Tucked between a rustic wine bar and a bakery that smelled like burnt sugar (the seared-saccharine ghost scent of leftover trdelník still lingering), the small shop was unassuming from the outside...
It started like most of my days here. No plan, no rush, no need to manufacture some monumental Instagram-worthy moment. Just walking. Letting Prague unfold the way she does, one crooked step at a time.
I’ve found this city rewards unassuming aimlessness… in the way that if you chase her, she’ll disappear. But if you wander without expectation, let her come to you, in her own way and time, she might show you something… she might just invite you in. On her terms, of course.

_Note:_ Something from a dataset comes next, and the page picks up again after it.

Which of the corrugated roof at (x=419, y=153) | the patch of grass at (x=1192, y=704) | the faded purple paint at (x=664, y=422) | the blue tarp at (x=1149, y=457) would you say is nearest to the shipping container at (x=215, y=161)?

Today, she teased me with tiny breadcrumbs of beauty. I followed down cobblestone side streets, winding through roundabout alleyways, just past the popular tourist traps … to a dusty marionette shop.
Tucked between a rustic wine bar and a bakery that smelled like burnt sugar (the seared-saccharine ghost scent of leftover trdelník still lingering), this small shop looked unassuming from the outside. A wallflower, if you will. But inside? She was a diva, demanding attention.
From the moment you walk through the door, you are practically assaulted with floor-to-ceiling puppets, all peering down at you in some way… As if you are the specimen on display.
Straight ahead, lovely fairytale princesses embody every facet of your child-self’s sugarplum fairy dreams. Pivot to the right, however, and you are met with witchy hags, crooked-backs and bulging eyes every bit the stuff of nightmares, and exactly the nighttime beasts you imagined lurking under your pre-teen bed. It´s a carnival of near-endless eye-candy, both sour and sweet.
Somehow, they were all beautiful to me, in a grotesque, exaggerated way. I tried to put my finger on it… the inexplicable attraction that pulled my attention like a magnet, I could not look away.
They stared down at me with hollow eyes, but there was something lurking behind them still, deep in the caverns of their wooden carcasses. It was almost as if they were judging me, testing me … as if they knew something I didn’t, but weren’t in the mood to explain it.
I mean, they’re clearly not alive, but there’s a weirdly palpable presence to them. Like they’re waiting for someone to bring them back to life … or maybe just pretending to sleep. Limbs slack, heads tilted, bodies suspended by strings.
And maybe that’s what got me…
The strings.
Obvious. Exposed. Unapologetic.
Because … we’ve got them too. Ours are just invisible. The way we move (for love, for approval, for money, for god knows what), it’s all tugging at us from somewhere. Somewhere we don’t dare (or can’t) always name. Family. Culture. Insecurity. Desire. Even algorithms. Whatever that voice is in your head, the one that isn’t really yours, but reverberates like thunder all the same.
At least the puppets are honest about it.
As I stood there, surrounded by a hundred tiny suspended versions of me, the weight of realization made my head spin, reminding me once again of the complex capriciousness that is Prague.
She gives you stained glass one minute, a sex machine museum the next, and now a room full of soulless wooden dolls dangling from the ceiling, sending unsolicited messages like some kind of existential art installation.
But Prague doesn’t care if you get the message. She just lays it out and walks away, cigarette in hand, leaving you to make sense amid the smoke.